It's kind of suspicious that this patrick bateman has only one post on head-fi and it is this glowing review. This exact same "review" is posted on at least a dozen other websites devoted to audio, even a few in other languages. Seems to me this is a feeble attempt at marketing.

 This little T-amp looks like it could be a pretty good deal. However, a search of Head Fi suggests that Hlly has been a bit difficult for people to deal with. I'd be concerned about reliability.


----------



## dBel84

Is it only me who is left wondering what this has to do with *HEAD* Fi ? There are plenty of forums to review speaker amps and the DIY forum is not the place. 

 The amp is a shocking commercialization of 41Hz AMP6. No new revelations and it is OK as an amp, not earth shattering. 

 (gets off soap box) that'll be all ..dB


----------



## patrick_bateman

Katysax> I can explain. 

 I bought this amp cause i wanted to give a try to the TA2020, i have no link with HLLY, i'm just a customer.

 After receiving the amplifier, the seller and i discussed by mail. 
 I told the guy that his product is great but that i couldn't find any review about it.
 I told him that i was going to make a good review of it cause i think the amplifier is good and deserves that, nothing more.

 There are two reviews, in french and english. 

 By the way, i'm a long time lurker on head-fi and a well known forumer on the biggest french hifi forum hcfr.

 And i think you're going to get more reviews from me, cause i just ordered some more stuff from HLLY who made me a good price on TA2022 and TA2024. 

 Now, maybe this is not the best place to post this review- sorry if it is so- i thought it could interest DIY people.

 And i usually don't do review, cause when i do, i try to do it well and it takes time, so i usually post it on different forums.

 Nothing suspicious here and you can notice that my point of view is not shockingly different from others people who tried the TA2020: this chipset is great.
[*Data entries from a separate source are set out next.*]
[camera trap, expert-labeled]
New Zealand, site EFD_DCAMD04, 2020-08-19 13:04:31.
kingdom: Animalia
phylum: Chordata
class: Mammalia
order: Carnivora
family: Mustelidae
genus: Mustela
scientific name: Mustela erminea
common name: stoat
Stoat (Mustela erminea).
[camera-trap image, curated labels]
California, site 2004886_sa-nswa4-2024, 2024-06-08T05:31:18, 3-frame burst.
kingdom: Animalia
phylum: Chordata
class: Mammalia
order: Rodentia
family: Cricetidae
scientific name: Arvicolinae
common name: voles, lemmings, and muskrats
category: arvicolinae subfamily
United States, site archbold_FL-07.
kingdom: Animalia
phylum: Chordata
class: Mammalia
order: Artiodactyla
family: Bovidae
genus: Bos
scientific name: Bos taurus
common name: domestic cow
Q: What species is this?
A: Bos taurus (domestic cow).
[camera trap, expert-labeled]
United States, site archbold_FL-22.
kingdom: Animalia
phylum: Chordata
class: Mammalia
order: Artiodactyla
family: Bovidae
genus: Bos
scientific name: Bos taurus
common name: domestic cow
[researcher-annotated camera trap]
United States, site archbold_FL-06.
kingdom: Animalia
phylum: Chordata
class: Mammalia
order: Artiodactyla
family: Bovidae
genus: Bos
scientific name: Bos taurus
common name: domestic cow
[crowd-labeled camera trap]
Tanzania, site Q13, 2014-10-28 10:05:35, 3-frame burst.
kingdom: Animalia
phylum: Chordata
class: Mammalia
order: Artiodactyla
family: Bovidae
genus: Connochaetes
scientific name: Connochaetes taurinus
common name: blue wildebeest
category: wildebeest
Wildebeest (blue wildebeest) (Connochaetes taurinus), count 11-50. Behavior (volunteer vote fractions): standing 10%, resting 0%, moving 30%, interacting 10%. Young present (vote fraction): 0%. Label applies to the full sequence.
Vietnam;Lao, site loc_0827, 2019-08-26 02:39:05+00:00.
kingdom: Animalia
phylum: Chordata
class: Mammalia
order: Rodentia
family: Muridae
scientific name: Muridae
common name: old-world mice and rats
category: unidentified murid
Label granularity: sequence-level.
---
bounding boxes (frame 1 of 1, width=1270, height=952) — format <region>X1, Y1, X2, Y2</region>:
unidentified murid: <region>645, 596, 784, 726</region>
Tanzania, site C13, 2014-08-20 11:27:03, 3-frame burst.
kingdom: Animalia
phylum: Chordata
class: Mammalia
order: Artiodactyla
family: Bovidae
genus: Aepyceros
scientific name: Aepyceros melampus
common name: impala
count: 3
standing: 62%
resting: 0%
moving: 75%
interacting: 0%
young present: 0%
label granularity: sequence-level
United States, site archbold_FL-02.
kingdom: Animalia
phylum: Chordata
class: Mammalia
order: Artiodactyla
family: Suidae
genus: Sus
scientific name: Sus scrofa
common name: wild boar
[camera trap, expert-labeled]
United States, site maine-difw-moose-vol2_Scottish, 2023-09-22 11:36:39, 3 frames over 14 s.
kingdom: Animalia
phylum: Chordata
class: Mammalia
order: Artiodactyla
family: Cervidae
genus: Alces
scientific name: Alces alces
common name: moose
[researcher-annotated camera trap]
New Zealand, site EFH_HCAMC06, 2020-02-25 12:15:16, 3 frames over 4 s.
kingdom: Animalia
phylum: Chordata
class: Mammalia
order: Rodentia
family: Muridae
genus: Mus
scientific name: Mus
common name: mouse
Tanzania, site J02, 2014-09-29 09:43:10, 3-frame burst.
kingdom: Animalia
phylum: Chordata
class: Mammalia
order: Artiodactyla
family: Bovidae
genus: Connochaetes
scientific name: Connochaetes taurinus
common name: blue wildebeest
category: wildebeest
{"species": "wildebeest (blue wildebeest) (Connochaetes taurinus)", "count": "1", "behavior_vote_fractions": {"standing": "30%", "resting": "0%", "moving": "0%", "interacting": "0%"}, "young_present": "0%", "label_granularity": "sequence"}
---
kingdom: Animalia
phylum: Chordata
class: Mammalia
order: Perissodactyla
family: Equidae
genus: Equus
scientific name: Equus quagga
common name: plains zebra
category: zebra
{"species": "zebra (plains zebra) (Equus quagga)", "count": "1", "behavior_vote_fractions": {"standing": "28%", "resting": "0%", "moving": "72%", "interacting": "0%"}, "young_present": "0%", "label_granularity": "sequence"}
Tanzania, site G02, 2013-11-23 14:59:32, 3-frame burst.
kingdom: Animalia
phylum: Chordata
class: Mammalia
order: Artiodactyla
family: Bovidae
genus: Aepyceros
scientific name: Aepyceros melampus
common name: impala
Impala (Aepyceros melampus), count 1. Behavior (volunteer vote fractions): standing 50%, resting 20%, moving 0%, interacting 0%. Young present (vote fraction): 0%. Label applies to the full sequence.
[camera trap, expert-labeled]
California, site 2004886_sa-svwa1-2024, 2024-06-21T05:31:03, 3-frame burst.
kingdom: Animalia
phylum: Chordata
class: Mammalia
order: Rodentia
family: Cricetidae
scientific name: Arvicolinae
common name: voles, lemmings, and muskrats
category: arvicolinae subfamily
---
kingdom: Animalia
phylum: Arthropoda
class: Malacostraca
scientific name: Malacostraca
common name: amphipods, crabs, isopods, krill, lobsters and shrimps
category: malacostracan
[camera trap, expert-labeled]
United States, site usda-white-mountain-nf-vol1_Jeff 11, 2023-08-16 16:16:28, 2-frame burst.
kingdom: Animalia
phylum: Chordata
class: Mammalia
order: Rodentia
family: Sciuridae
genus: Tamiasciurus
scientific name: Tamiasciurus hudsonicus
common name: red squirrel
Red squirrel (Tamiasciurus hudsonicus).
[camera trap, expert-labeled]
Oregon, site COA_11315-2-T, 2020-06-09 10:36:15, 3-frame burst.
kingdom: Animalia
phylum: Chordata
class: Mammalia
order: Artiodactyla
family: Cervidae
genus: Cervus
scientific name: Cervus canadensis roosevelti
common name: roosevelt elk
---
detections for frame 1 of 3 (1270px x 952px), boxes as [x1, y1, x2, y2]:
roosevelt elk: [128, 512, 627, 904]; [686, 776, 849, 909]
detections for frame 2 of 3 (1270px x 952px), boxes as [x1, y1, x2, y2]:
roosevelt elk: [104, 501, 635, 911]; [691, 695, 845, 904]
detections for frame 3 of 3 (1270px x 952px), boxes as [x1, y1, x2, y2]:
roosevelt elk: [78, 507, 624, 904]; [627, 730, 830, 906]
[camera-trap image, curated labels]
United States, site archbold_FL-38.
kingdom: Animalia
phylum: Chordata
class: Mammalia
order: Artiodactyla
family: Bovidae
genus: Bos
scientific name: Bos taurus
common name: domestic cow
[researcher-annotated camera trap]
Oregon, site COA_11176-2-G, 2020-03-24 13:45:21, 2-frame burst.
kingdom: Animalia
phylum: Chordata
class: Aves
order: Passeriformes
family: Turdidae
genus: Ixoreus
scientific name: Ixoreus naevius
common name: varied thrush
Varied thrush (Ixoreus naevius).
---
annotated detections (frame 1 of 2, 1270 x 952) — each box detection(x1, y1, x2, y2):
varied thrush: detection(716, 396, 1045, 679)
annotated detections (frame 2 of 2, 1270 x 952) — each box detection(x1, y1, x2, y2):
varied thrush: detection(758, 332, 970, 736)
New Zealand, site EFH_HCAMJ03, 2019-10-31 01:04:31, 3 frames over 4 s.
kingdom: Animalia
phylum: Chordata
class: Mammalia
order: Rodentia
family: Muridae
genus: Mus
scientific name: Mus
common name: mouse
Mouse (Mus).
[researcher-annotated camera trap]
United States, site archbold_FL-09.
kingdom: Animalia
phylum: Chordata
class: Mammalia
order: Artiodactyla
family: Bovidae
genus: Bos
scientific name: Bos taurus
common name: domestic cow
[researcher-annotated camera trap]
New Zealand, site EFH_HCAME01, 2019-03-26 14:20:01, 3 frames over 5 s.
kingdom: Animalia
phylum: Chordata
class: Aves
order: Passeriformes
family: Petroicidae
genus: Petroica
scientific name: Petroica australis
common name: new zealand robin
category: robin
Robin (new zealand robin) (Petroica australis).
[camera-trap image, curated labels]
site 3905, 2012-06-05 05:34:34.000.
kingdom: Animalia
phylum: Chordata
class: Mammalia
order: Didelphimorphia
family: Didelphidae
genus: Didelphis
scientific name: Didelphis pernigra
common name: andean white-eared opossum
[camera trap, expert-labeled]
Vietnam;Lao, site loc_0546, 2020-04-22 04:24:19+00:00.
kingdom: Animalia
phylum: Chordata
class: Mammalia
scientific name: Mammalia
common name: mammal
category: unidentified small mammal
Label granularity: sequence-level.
 Now, if you think that i shouldn't post reviews about tripath chipsets in this forum, just let me know.

 Thank you.


----------



## Katysax

Patrick,

 It's OK to post about non-headphone amps in the accessories section. For the most part though people are reading this forum for info about headphones and headphone amps - not desktop T-Amps even though many of the people here have some interest in them. 

 The problem is that when you post a detailed review as your first post and you post it on several other audio forums at the same time it looks like an attempt to get free advertising. 

 And, although your English is really outstanding, the syntax that you use is clearly that of a non-native speaker. This furthers the impression that it is a "plant" from the manufacturer. 

 This is not to discourage you from sharing your opinions, just that when the very first post is a breathless account of a an amp you find wonderful, and the same post appears on a number of other sites, it strains credulity.


----------



## patrick_bateman

Yes i knew it was probably going to appear as spam, but i told myself that i would be here to explain that it isn't. 

 Next time i'll post in the accessories section.

 And i'll try to improve my syntax.


----------